The YEP is an initiative by the National Youth Council to provide young people with opportunities to make a difference beyond Singapore’s shores.
NUS graduate Tan, 26, is the project co-founder and director. The main intention of placing a human in a prominently-located cage was to highlight the plight of animals in captivity, he said.
“When we put humans in a cage, we consider it a very harsh punishment, but we subject animals to such a situation without batting an eyelid. Think battery farms, labs (laboratories) and zoos,” Tan said.
The idea was first proposed by Gu Tong, a member of the Project Orange publicity team. Gu gave the example of Pingo, an orang-utan kept as an illegal pet, to illustrate the demerits of keeping wild animals in cages. Locked in a small cage, Pingo was found by animal activists severely sunburned and malnourished.
“The cage was a means to attract attention, so we could share with people how animals should not be caged for extended periods of time,” she said.
The team borrowed a cage from the Animal Concerns, Research and Education Society, a charity organization which seeks to improve the living conditions and welfare of captive animals.
They also set up a challenge on causes.com. If $250 was raised, Tan would sit in the cage for five hours.
The team intends to donate the proceeds to the Tasikoki Wildlife Rescue Centre in North Sulawesi, Indonesia.
“The TWRC receives wildlife confiscated from smugglers, mostly for the pet trade. These animals belong to the wild, and what Tasikoki strives for, is to find them a suitable home and a life of dignity,” Tan said.
In May, the 18-strong project team will be travelling to North Sulawesi to work with the rescue centre.
“In the end, I got $120, which was pretty decent nonetheless (enough to take care of 2 orang-utans in Tasikoki for a year). So I went ahead with the challenge!” Tan said.

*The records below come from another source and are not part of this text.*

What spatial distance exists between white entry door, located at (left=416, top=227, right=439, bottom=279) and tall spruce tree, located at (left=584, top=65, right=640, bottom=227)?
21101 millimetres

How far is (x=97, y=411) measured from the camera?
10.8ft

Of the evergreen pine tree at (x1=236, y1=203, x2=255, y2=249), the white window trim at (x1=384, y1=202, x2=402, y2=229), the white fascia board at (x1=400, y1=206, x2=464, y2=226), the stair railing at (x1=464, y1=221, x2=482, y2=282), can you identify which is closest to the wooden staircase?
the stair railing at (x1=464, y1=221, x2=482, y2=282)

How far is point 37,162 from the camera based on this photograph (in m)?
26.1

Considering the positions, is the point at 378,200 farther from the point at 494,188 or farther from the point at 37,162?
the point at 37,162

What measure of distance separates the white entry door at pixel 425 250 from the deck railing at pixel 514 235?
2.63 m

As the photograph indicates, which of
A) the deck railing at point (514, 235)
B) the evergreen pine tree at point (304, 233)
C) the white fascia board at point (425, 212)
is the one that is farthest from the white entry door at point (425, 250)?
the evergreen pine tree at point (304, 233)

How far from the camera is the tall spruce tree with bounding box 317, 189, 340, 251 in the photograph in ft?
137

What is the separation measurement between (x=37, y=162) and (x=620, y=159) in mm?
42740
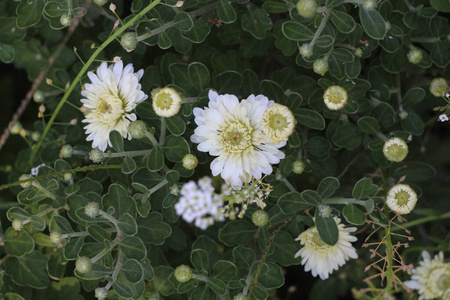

First-year food sciences student Ivy Lam said she was startled to see a man sitting in the cage.
“I was really shocked. I don’t really know what they are doing, but it was just scary seeing him sitting there for so long,” she said.
While Tan agreed that the message may not have been portrayed clearly enough, he found there were good opportunities for the team to share their conservation message.
“On my Facebook page, my friend wrote, ‘What’s the point?’ I was really heartened though, that one guy was game enough to join me in the cage for pictures. Then, together with his friend, we had a great chat about whether we should keep pet rabbits,” Tan said.
This is the first year Project Orange is being organized. According to co-founders Tan Yi Han and Edward Tan, also 26 and an NUS graduate, the project was birthed from a desire to reconcile environmental and social issues in the form of a YEP.
Tan Yi Han said he has been concerned about the environment since he was young, while Edward Tan is a “budding environmentalist.”
“We’ve both seen the abject failure of conventional environmental messages to change people’s habits and attitudes. So we wanted to test out the transformative power of a YEP to change these mindsets,” Tan Yi Han said.
Most students who realized the purpose of the “caging” said the idea was an innovative one.
“You don’t usually see humans sitting in cages,” first-year arts and social sciences student Tiffany Febrin said.
“I think it’s a very different way of raising money and raising awareness at the same time,” she said.